Comme les électeurs de ces pays croulent sous les bonnes intentions, les belles promesses et les engagements solennels, ils s'attendent à ce que les partis et les candidats y donnent effectivement suite s'ils sont élus. Certes les partis et les candidats tentent de convaincre les électeurs sur la base de leurs antécédents (et en contestant les antécédents de leurs adversaires). S'ils ne donnent pas suite à leurs intentions, à leurs promesses et à leurs engagements, avec un tel accès à l'information et aux communications instantanées, ces promesses creuses ne vont tout simplement plus convaincre personne.
Les campagnes d'entreprises connaissent la même situation. Elles envoient leurs dirigeants devant les organes législatifs exprimer leur contrition pour leurs graves malversations et promettre un bon comportement à l'avenir. Pourtant les manchettes des journaux sont remplies comme à l'accoutumée d'histoires contraires à l'éthique, voire tout bonnement criminelles, sur le comportement des entreprises. Malheureusement trop de dirigeants d'entreprises persistent à percevoir le monde selon un modèle « nous » contre « eux », plutôt que de tenter de comprendre pourquoi en l'absence d'action déterminée personne ne leur fait confiance.

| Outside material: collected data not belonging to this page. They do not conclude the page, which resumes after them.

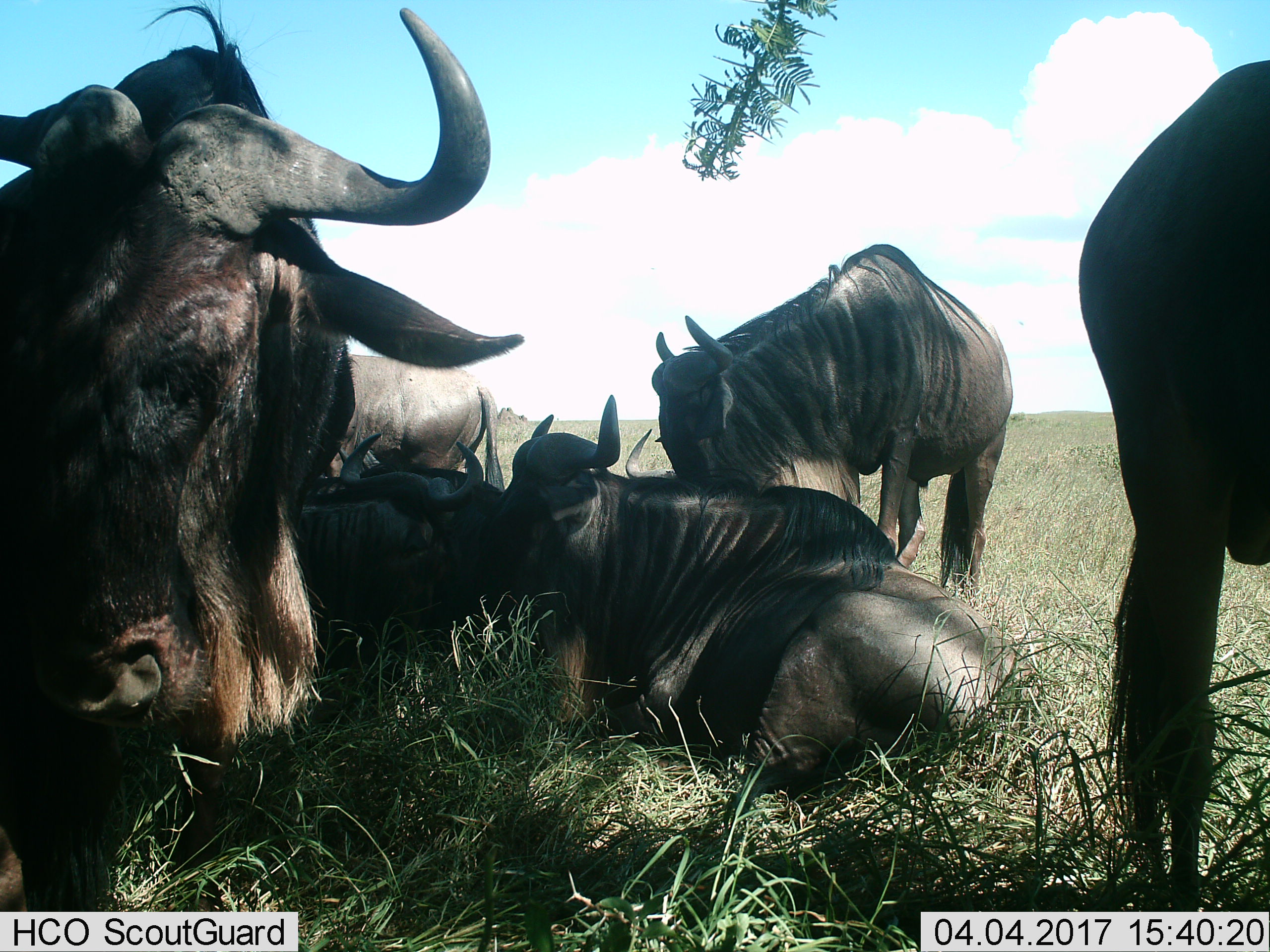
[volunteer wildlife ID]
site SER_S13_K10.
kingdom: Animalia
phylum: Chordata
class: Mammalia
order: Artiodactyla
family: Bovidae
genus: Connochaetes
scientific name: Connochaetes taurinus taurinus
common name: blue wildebeest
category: wildebeestblue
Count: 7.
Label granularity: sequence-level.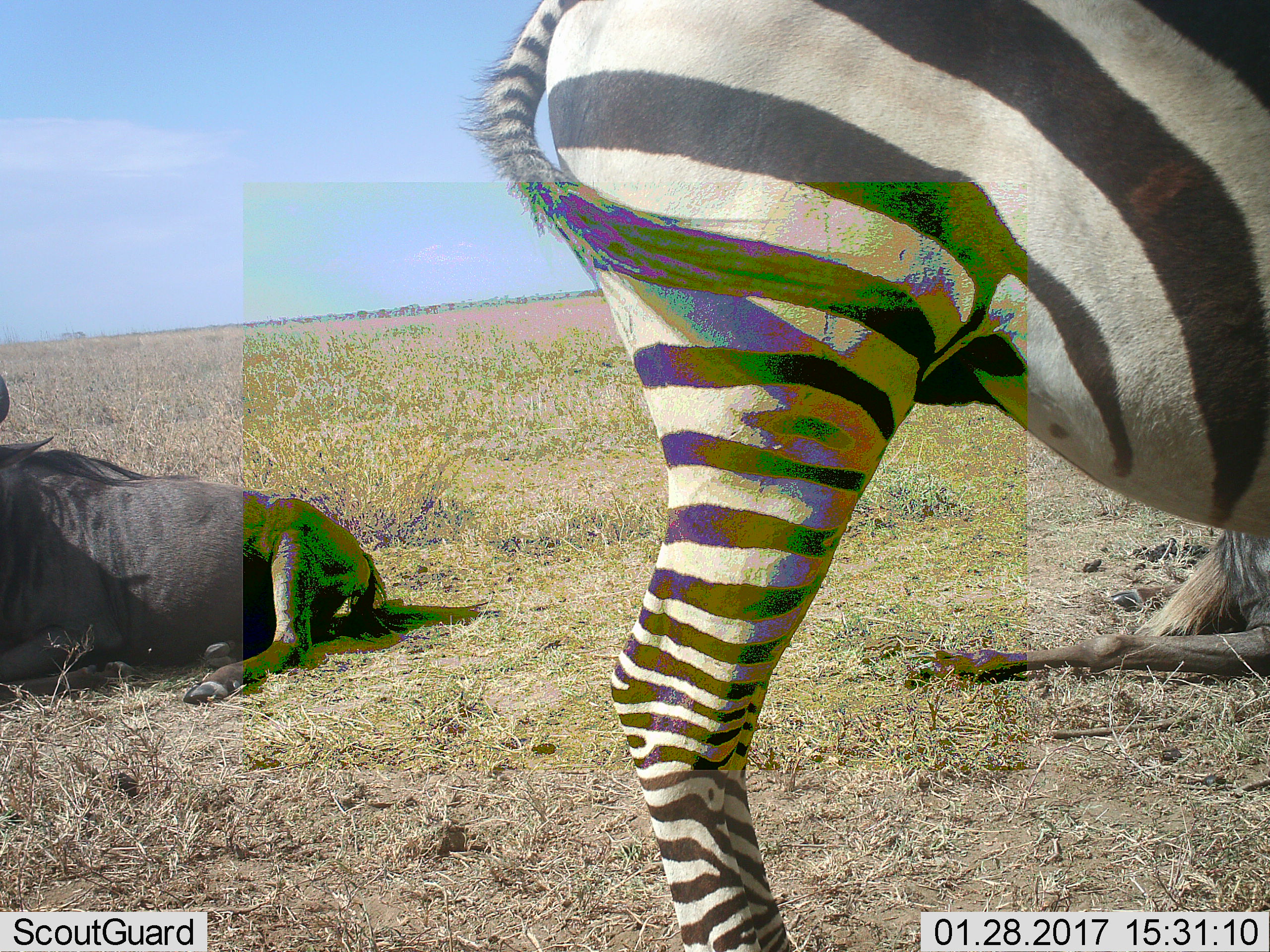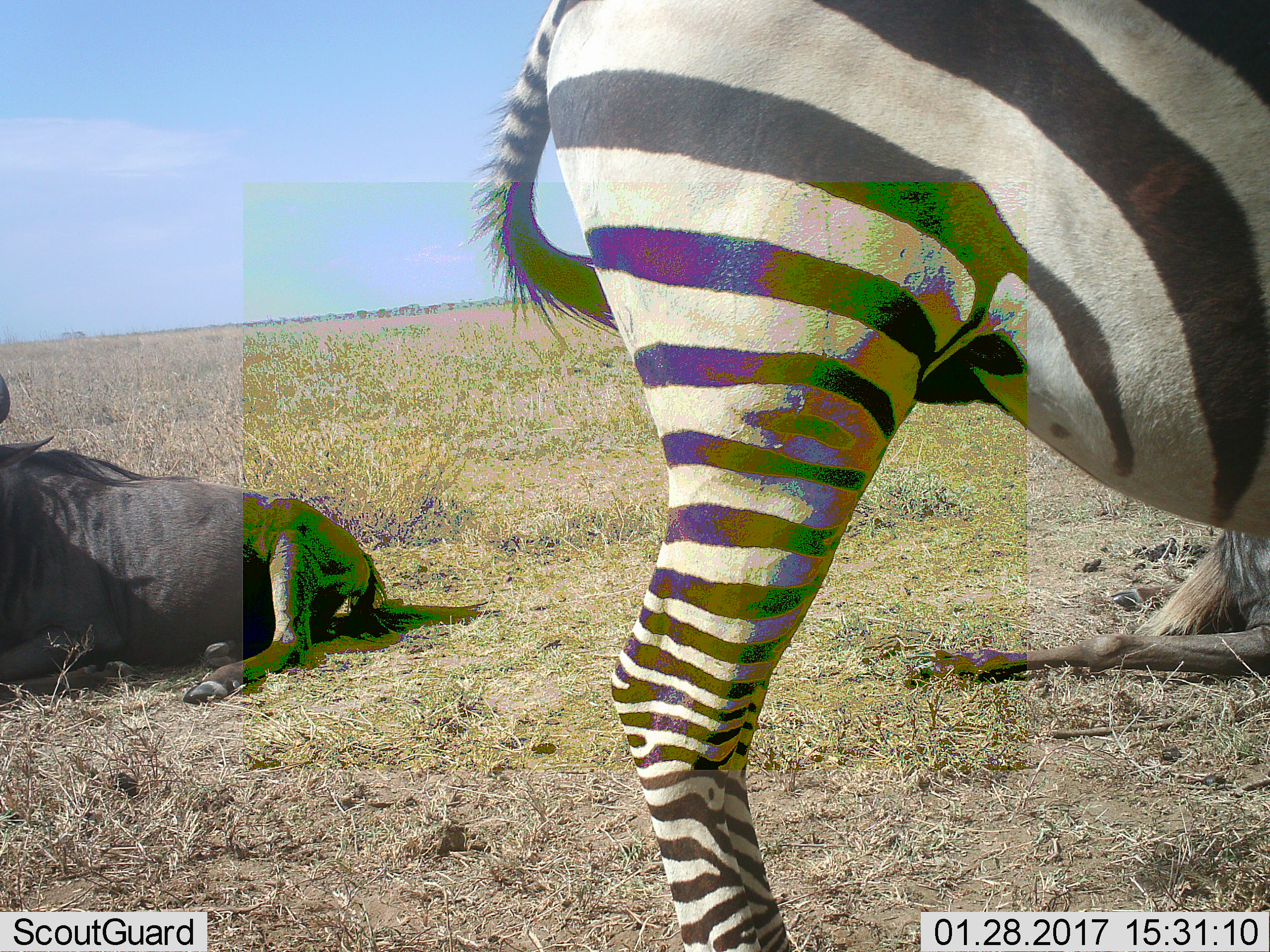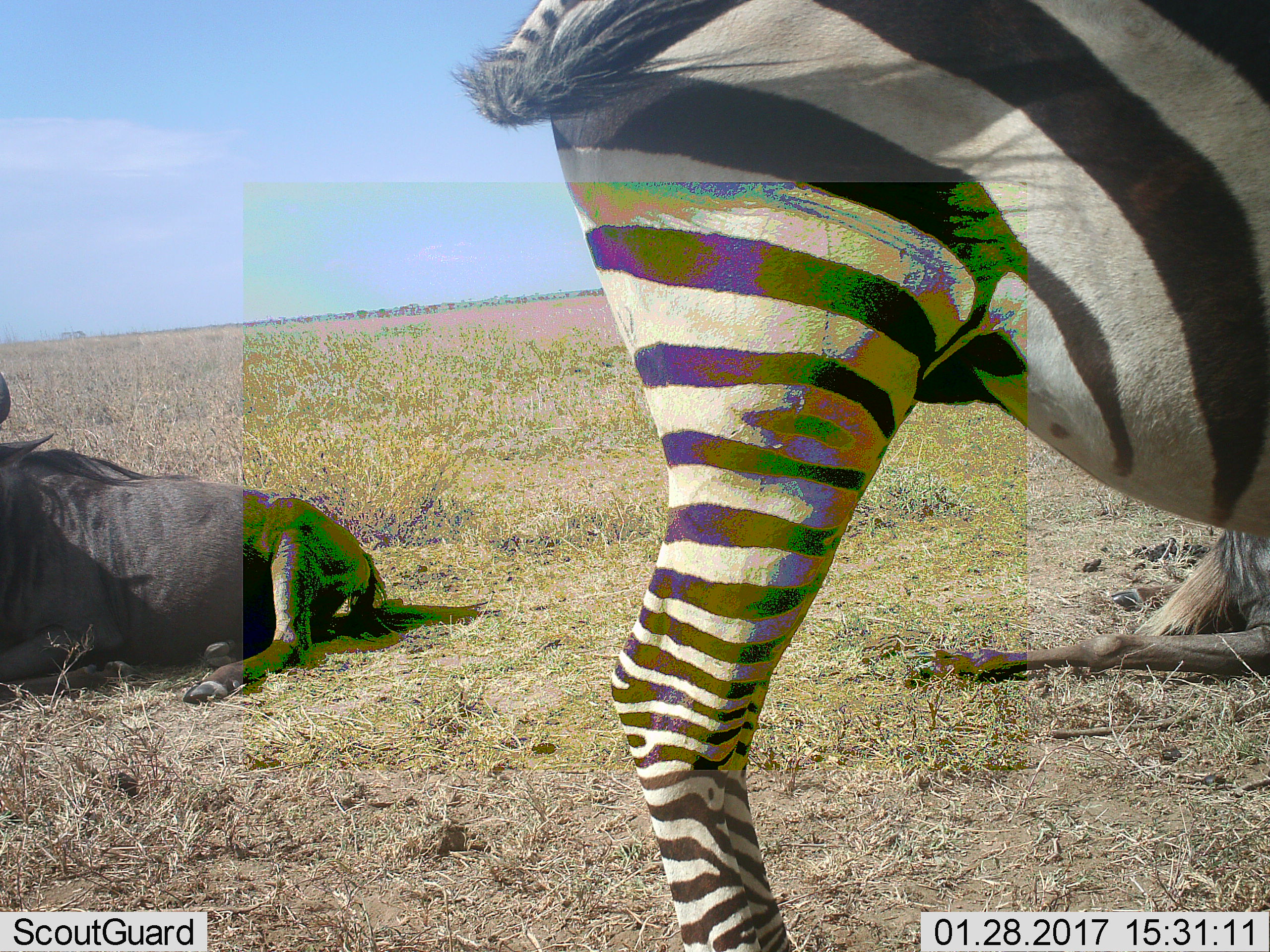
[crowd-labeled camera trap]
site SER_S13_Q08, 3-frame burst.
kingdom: Animalia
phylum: Chordata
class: Mammalia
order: Artiodactyla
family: Bovidae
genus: Connochaetes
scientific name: Connochaetes taurinus taurinus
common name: blue wildebeest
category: wildebeestblue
Wildebeestblue (blue wildebeest) (Connochaetes taurinus taurinus), count 2. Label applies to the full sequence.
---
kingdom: Animalia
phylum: Chordata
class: Mammalia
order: Perissodactyla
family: Equidae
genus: Equus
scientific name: Equus quagga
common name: plains zebra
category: zebraplains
Zebraplains (plains zebra) (Equus quagga), count 1. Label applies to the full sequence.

Les débuts sont essentiels, mais ils ne sont que cela. Il n'y a pas de solution facile pour l'économie de la zone euro, pour la Grèce, pour l'Ukraine ou pour l'un des autres défis majeurs auxquels nous faisons face actuellement. Mais à moins que les protagonistes ne soient persuadés que les annonces, les promesses de campagne et les accords de paix donnent bien lieu à une action délibérée claire, ils doivent réfléchir à deux fois avant d'ouvrir la bouche.
Lucy P. Marcus est PDG de Marcus Venture Consulting.